For reasons of geography, tradition and choice the University of Mississippi has always been a particularly inbred salient of a particularly inbred state. Unlike most major colleges, Ole Miss recruits its football teams from a comparatively narrow band of American society: the young, white male population of the state. The coaching staff is equally insular and changeless. Young assistant coaches, felt-hatted and content with their station, have grown gray on the sidelines, not to mention the sideburns.

At Ole Miss the athletic director and head football coach are brothers; second and third generations of fathers, sons and brothers play on the teams. Football games are family reunions, merry-go-rounds of hugs and kisses. Pooles marry Heidels, who are cousins to...and so on in Faulknerian confusion.

But time alters even dynasties, and Ole Miss is changing. Today an occasional black face may be seen at Rebel practice sessions, and a few outsiders (i.e., non-Mississippians) have joined the coaching staff. Even John Vaught, who coached at Ole Miss for 23 years before retiring in 1970, has changed. Last spring he was photographed wearing a hairpiece; this fall he has completed his memoirs (Rebel Coach, Memphis State University Press, $6.95)—two of the more improbable acts of this most private of the country's great football coaches.

When John Vaught arrived at Ole Miss in 1947, the school had to borrow jerseys from the University of Alabama to present a respectable appearance. When Vaught retired last season, following a heart attack, only Darrell Royal at Texas, among those coaches active for at least 15 seasons, had a better record—by 1/1,000th of a percentage point. Of all the coaches in Southeastern Conference history, none—not even Bear Bryant or General Bob Neyland—has won as many games and championships.

That, then, is the range of Rebel Coach.

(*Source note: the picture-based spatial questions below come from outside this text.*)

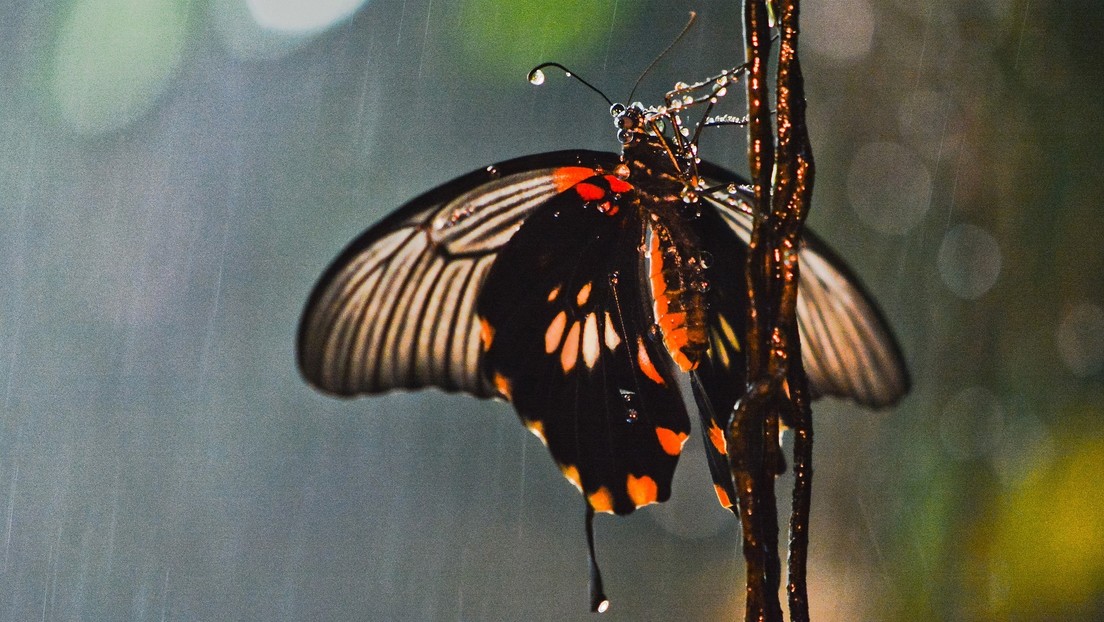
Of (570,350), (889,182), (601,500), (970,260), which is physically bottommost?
(601,500)

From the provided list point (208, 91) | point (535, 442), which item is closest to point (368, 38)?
point (208, 91)

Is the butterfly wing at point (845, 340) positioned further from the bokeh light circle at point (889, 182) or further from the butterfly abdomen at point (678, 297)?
the bokeh light circle at point (889, 182)

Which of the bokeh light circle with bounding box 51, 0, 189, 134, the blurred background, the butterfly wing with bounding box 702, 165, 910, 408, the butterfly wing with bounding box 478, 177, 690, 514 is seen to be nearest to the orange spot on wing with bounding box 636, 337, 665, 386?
the butterfly wing with bounding box 478, 177, 690, 514

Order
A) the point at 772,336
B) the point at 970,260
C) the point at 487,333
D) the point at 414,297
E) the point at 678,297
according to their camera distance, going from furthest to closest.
→ 1. the point at 970,260
2. the point at 414,297
3. the point at 487,333
4. the point at 678,297
5. the point at 772,336

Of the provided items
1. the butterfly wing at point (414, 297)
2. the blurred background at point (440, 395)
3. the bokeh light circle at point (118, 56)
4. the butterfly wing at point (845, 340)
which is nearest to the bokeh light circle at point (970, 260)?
the blurred background at point (440, 395)

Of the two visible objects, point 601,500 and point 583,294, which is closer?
point 583,294

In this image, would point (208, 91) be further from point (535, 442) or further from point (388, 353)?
point (388, 353)

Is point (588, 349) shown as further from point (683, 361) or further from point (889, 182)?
point (889, 182)

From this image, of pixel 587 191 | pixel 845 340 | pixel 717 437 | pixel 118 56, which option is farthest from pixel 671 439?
pixel 118 56
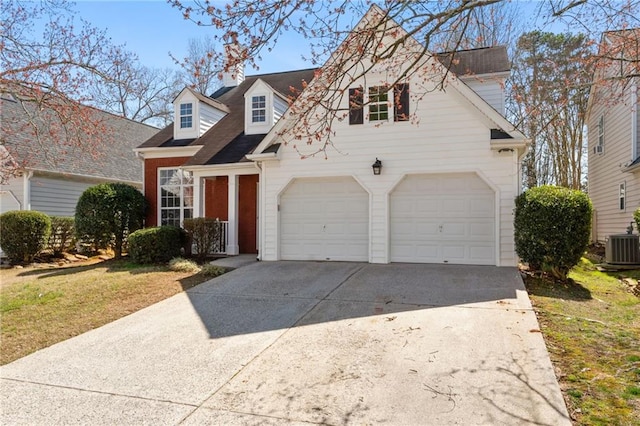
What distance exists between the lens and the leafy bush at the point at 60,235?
13.4 meters

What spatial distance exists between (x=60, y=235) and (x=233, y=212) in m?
6.09

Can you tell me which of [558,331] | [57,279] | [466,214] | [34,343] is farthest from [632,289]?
[57,279]

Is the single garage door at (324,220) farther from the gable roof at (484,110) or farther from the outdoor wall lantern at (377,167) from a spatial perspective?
the gable roof at (484,110)

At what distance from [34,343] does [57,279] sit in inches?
182

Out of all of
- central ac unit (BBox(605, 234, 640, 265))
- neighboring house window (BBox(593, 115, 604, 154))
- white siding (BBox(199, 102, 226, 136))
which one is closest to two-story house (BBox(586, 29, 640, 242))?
neighboring house window (BBox(593, 115, 604, 154))

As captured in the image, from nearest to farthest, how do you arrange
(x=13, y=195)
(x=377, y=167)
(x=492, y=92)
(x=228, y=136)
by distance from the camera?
1. (x=377, y=167)
2. (x=492, y=92)
3. (x=228, y=136)
4. (x=13, y=195)

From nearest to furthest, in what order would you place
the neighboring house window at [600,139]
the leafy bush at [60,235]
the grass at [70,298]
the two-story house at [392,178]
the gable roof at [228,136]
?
1. the grass at [70,298]
2. the two-story house at [392,178]
3. the gable roof at [228,136]
4. the leafy bush at [60,235]
5. the neighboring house window at [600,139]

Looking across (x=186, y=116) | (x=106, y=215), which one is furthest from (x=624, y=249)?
(x=106, y=215)

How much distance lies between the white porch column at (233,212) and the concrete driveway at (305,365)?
17.6 ft

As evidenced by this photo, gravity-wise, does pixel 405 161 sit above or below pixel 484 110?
below

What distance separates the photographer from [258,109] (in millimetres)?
13547

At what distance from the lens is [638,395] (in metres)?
3.50

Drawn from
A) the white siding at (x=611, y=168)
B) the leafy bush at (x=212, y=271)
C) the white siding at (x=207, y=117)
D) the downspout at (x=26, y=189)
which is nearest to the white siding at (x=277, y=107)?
the white siding at (x=207, y=117)

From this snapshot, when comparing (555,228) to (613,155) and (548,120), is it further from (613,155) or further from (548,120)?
(613,155)
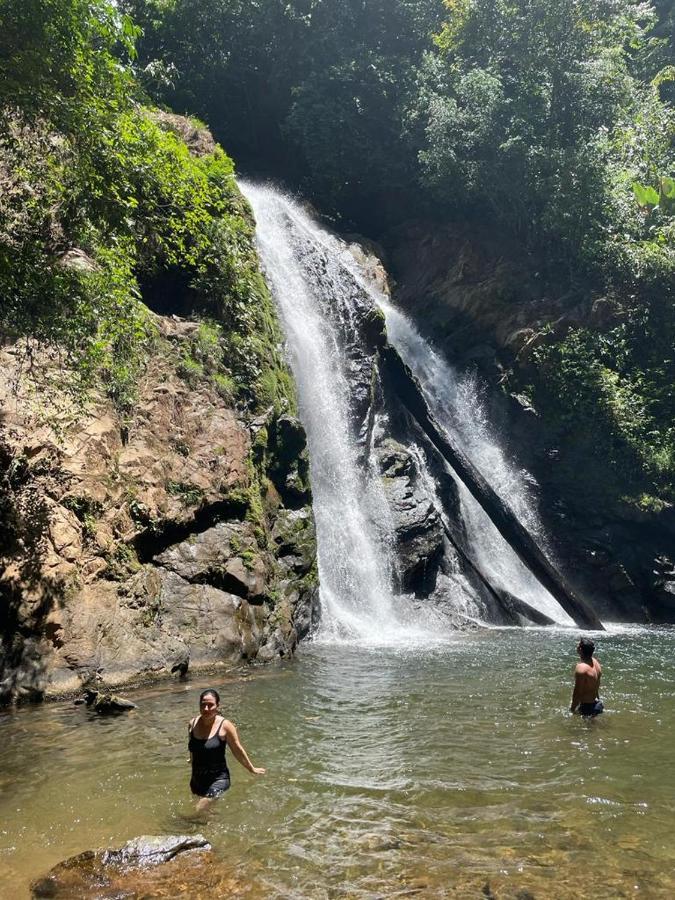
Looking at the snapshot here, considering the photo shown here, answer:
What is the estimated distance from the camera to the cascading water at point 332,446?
1772 centimetres

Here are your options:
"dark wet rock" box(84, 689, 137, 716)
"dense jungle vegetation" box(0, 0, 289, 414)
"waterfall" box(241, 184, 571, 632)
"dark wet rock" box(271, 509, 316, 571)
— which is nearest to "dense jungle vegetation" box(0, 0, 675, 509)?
"dense jungle vegetation" box(0, 0, 289, 414)

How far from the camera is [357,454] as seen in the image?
21469 mm

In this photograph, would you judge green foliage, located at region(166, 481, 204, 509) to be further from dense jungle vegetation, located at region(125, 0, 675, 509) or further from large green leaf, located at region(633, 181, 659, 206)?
large green leaf, located at region(633, 181, 659, 206)

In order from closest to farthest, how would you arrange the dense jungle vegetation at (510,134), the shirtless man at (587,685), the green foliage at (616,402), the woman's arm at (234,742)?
the woman's arm at (234,742) → the shirtless man at (587,685) → the green foliage at (616,402) → the dense jungle vegetation at (510,134)

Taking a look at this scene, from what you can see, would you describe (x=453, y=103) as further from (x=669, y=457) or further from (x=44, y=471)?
(x=44, y=471)

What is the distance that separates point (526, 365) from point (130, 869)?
24.8m

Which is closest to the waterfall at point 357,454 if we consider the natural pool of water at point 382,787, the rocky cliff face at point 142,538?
the rocky cliff face at point 142,538

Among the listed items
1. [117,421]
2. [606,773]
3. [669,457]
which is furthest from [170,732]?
[669,457]

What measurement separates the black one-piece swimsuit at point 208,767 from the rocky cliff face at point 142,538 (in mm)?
4300

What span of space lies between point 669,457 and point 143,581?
19837 millimetres

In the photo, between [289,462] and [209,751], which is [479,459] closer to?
[289,462]

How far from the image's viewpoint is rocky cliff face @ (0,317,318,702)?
10.1m

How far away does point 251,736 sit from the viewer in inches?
324

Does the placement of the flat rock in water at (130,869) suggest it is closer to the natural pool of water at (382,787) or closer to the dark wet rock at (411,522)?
the natural pool of water at (382,787)
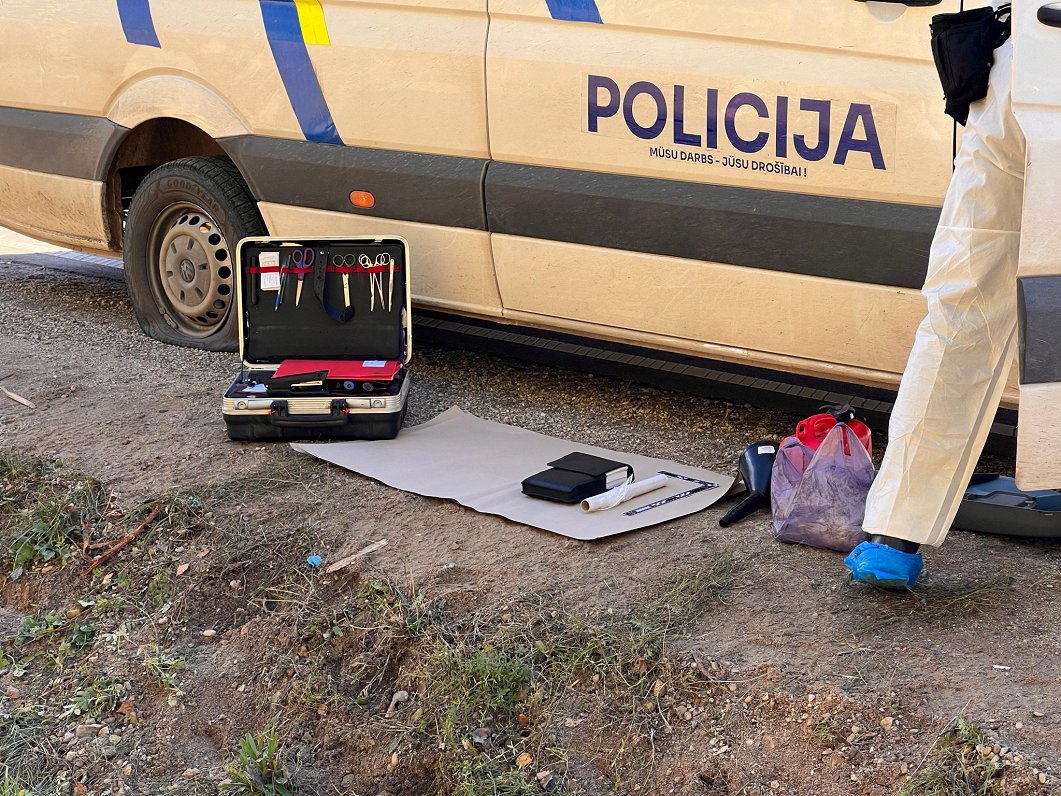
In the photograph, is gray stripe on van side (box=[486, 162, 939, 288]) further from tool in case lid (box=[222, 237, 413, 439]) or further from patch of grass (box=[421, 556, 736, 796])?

Early on in his book it is apparent that Vaught, the Texan, loves Ole Miss. Sure, he sees its freckles and warts, but he embraces them as part of the whole lovable bundle. Even disagreeable events, like the armed hostility that ruled in the wake of the James Meredith incident in 1962, have their compensations. Vaught's 1962 squad, unbeaten and untied, is credited by its coach with having helped restore order and diminish racial tension.

Vaught is sparing with his analysis of his coaching techniques (pressed to reveal his secret of success, he will say only that it was because he used good old Mississippi boys), but he does make a conscientious effort to explain the mystique of Mississippi football and, in the process, the state itself.